The discovery, development, and use of ionizing radiation as a means for medical imaging, such as fluoroscopy, has proved to be pivotal in the advancement of modern medicine. Advanced imaging techniques have completely revolutionized patient care, and with such accessibility, their use to guide medical procedures has become widespread, with broad application in the medical community. However, with such use comes the hazardous risk of exposure to radiation and its subsequent potentially detrimental biologic effects towards patients and caregivers alike, most significantly carcinogenesis. Hence, the need for radiation safety awareness and implementation among caregivers is paramount to decrease the risk of radiation exposure and the potential negative biologic effects.

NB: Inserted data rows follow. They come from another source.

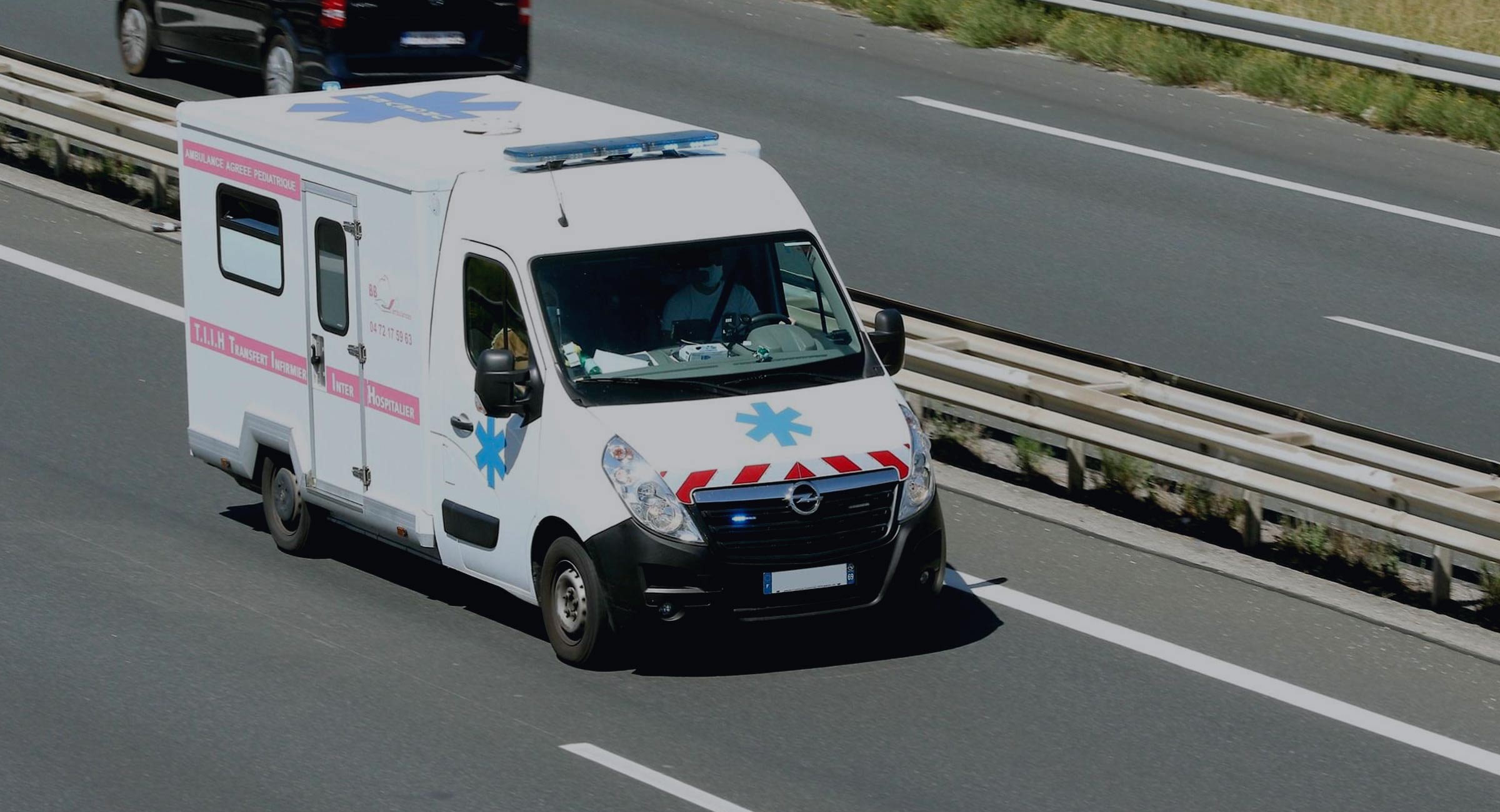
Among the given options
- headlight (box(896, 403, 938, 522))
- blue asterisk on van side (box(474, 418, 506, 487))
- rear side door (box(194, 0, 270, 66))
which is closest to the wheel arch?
blue asterisk on van side (box(474, 418, 506, 487))

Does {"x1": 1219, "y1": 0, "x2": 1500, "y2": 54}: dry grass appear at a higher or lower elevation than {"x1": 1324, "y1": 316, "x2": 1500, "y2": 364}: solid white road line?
higher

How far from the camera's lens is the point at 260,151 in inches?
438

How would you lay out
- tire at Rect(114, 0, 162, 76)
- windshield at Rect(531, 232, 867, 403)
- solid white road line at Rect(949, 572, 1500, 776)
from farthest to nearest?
tire at Rect(114, 0, 162, 76) < windshield at Rect(531, 232, 867, 403) < solid white road line at Rect(949, 572, 1500, 776)

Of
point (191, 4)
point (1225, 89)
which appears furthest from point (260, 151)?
point (1225, 89)

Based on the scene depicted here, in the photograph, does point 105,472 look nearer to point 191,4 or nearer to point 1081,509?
point 1081,509

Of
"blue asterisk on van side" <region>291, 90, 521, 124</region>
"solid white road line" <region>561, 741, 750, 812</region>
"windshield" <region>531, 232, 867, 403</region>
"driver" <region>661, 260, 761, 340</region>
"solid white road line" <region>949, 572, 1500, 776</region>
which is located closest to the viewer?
Result: "solid white road line" <region>561, 741, 750, 812</region>

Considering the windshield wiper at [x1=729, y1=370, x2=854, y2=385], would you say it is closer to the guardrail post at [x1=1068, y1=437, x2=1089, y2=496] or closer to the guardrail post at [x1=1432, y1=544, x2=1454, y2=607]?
the guardrail post at [x1=1068, y1=437, x2=1089, y2=496]

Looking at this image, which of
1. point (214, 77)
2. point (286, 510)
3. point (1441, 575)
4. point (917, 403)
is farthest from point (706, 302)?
point (214, 77)

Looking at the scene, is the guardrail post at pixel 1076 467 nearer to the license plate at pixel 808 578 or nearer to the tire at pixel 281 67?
the license plate at pixel 808 578

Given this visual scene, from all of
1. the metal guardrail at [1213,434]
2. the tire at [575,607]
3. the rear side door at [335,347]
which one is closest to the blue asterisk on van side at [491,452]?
the tire at [575,607]

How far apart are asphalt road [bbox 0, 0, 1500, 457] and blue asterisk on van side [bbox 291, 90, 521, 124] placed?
15.2 ft

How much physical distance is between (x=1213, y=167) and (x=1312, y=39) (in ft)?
9.41

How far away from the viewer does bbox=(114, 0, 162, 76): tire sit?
2081 centimetres

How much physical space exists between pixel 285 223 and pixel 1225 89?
12.4 m
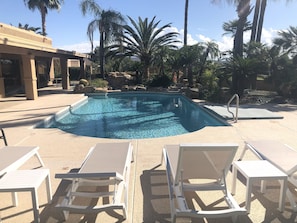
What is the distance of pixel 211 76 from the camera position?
15859 millimetres

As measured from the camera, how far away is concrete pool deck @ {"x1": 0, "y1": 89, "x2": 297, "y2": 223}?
10.8ft

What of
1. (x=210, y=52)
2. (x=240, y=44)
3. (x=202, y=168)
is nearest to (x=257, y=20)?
(x=240, y=44)

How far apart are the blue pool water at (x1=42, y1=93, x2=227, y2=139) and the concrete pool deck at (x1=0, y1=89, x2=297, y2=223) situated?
1.55 meters

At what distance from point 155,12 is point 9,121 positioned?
18462mm

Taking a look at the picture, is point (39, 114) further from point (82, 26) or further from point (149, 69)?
point (82, 26)

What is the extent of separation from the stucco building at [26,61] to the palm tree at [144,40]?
14.5 feet

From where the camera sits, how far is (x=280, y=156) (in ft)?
13.5

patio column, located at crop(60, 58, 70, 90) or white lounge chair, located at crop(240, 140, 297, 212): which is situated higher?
patio column, located at crop(60, 58, 70, 90)

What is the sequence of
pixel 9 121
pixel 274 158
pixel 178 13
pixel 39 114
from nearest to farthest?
1. pixel 274 158
2. pixel 9 121
3. pixel 39 114
4. pixel 178 13

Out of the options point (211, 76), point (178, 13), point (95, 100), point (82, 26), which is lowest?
point (95, 100)

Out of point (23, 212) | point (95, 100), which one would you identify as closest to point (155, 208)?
point (23, 212)

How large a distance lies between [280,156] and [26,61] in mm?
14169

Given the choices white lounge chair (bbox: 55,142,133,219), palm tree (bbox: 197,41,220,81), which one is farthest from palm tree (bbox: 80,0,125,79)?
white lounge chair (bbox: 55,142,133,219)

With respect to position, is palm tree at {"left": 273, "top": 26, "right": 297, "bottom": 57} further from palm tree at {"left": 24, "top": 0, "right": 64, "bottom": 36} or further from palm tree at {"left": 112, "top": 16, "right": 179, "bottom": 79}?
palm tree at {"left": 24, "top": 0, "right": 64, "bottom": 36}
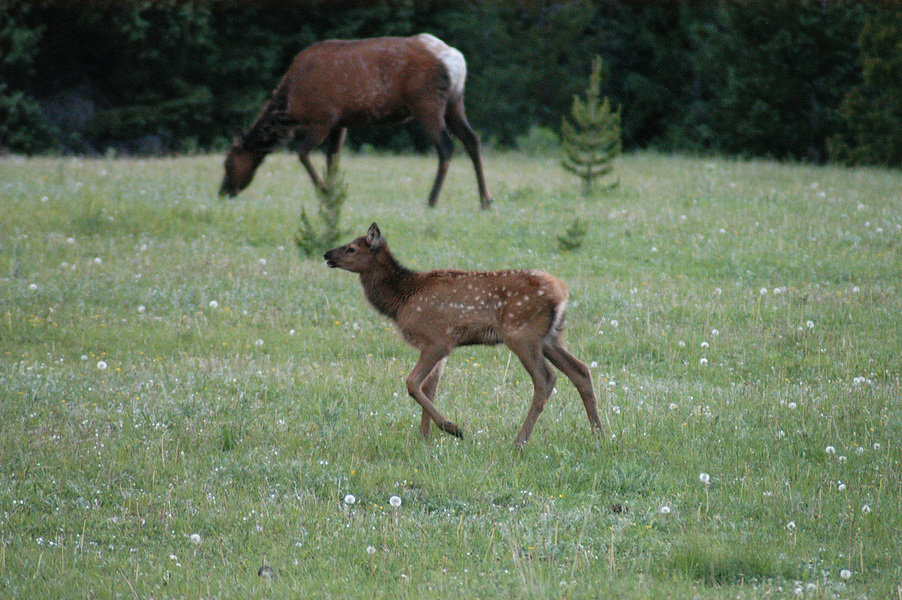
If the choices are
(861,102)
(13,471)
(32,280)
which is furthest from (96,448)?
(861,102)

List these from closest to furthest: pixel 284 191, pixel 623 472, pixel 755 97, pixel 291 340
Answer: pixel 623 472
pixel 291 340
pixel 284 191
pixel 755 97

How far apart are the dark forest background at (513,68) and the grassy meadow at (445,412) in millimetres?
14896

Improving healthcare team members’ understanding of radiation exposure and proper techniques for radiation safety will help lead to decreased negative outcomes, both chronic and acute in nature, among patients and caregivers. This includes several techniques such as collimation, barriers, shielding, positioning, proper image acquisition settings, and utilization of effective communication among team members. This article will explain the protective measures against radiation exposure, briefly explain radiation basics during the use of fluoroscopy and highlight the role of the healthcare team in the facilitation and promotion of radiation safety.[1]

Function

X-Ray Basics, Design and Function

The basics of the C-arm fluoroscopic machine include an X-ray tube mounted below an image intensifier which is connected via a supportive C arm-shaped structure, hence its name. This allows for the apparatus to be situated directly above the patient and generate accurate anatomic images. It also allows the imaging apparatus to be mobile and easily change positions, facilitating its functionality in a fluoroscopic suite. Providers may obtain necessary views in any anatomic plane in a relatively simple manner. Ionizing radiation is utilized to generate a functional image in real-time during fluoroscopic procedures to guide diagnostic and therapeutic intervention.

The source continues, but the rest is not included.